If I was looking for a Hollywood liberal 9/11 whitewash, I didn't find it in Flightplan, which is a good, solid thriller, with roots in the best of these films, notably Hitchcock's The Lady Vanishes. Despite Hollywood's liberal idiocies, I would defend their right to make, say, a film in which an Arabic man is falsely accused of a terrorist plot: The Wrong Man, with Art Malik instead of Henry Fonda. Yes, I know Art's Indian, but, damn he was good as an Arab terrorist in True Lies. (Interesting to reflect, too, that Hitchcock was not a liberal: The Wrong Man proceeded not from some weepy liberal breast-beating about injustice, but from a much deeper Catholic wellspring of ideas about guilt and innocence. It's not one of Hitch's best, but imagine what an unbearable film it would have been if made by Stanley Kramer.)

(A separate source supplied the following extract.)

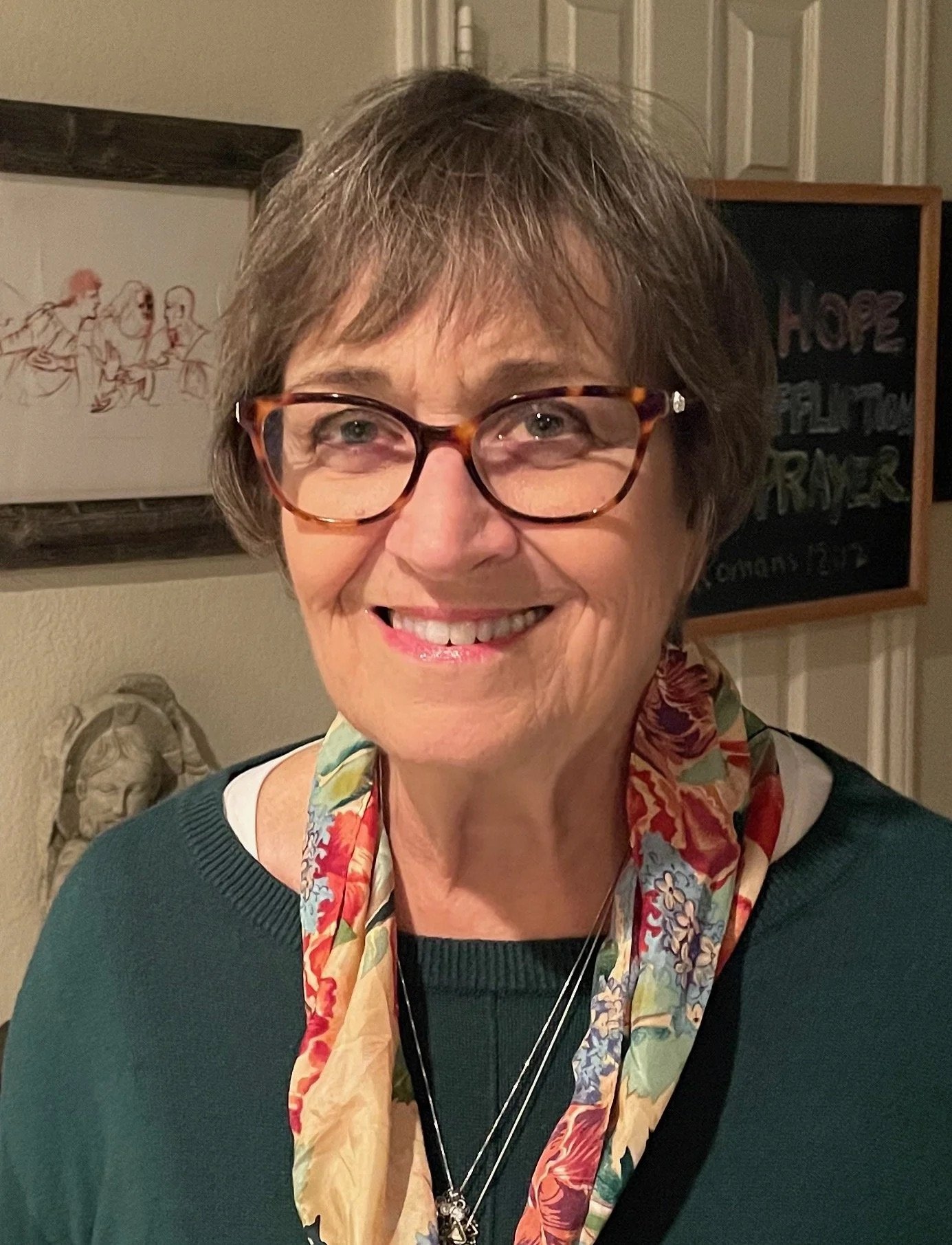 A smiling older woman with short brown hair, wearing glasses, a dark green sweater, and a colorful floral scarf, standing indoors with framed artwork and a chalkboard in the background.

But political considerations pale against the chance to watch another performance by Jodie Foster. She's that rare thing in Hollywood today - a female 'star' who is also a genuinely interesting actress, and for whose already long career one can see no imminent end. I'd like to say that my admiration for her grows with each film, but in fact I don't think it will ever pass the highwater mark of Robert Zemeckis' Contact. Zemeckis knew exactly what he was doing with her: everything that this film wants to say about the alien, the beyond, the sublime, it says with Jodie Foster's face. Probably the best use of an actor's face since the famous last shot of Garbo in Queen Christina.

As many have already observed, Flightplan is Panic Room at 30,000 feet. The thematic concerns, claustrophobic spaces, and physical action (especially that elbow-swinging run Jodie does when she periodically bursts into action) are very similar in both films. She definitely needs to do some different roles - one wonders if her Leni Riefenstahl project will ever get up, and the synopsis of her second proposed directorial project Sugarland sounds rather dire:

"A recent law school graduate teams with an experienced public-interest attorney to take on a sugar baron on behalf of exploited migrant workers." (IMDB)

Can't wait.

Apart from its merits as a suspense thriller, Flightplan deserves praise for its attention to detail: the casting and performances of the actresses who play the stewardesses is faultless. The physical types are perfect - they get the walk absolutely right, and that unmistakable air of combined hostility, indifference and disdain. Also, the casting of extras is notably good. Very often, directors who would take great pains to get a set or a costume right are surprisingly indifferent to the casting and direction of extras. Nobody in this film strikes a false note - with the possible exception of Peter Sarsgaard as the flight marshal. Perhaps the rationale is that, in real life, air marshals aren't meant to look like air marshals.

As a final comment, for anyone who values the art of screenwriting, Flightplan has a wonderful moment in which a crucial fact is revealed to Jodie, and to the audience, in a way that combines absolute plausibility with a deeply poetic, moving, level of symbolism. I dare not break its spell by describing it.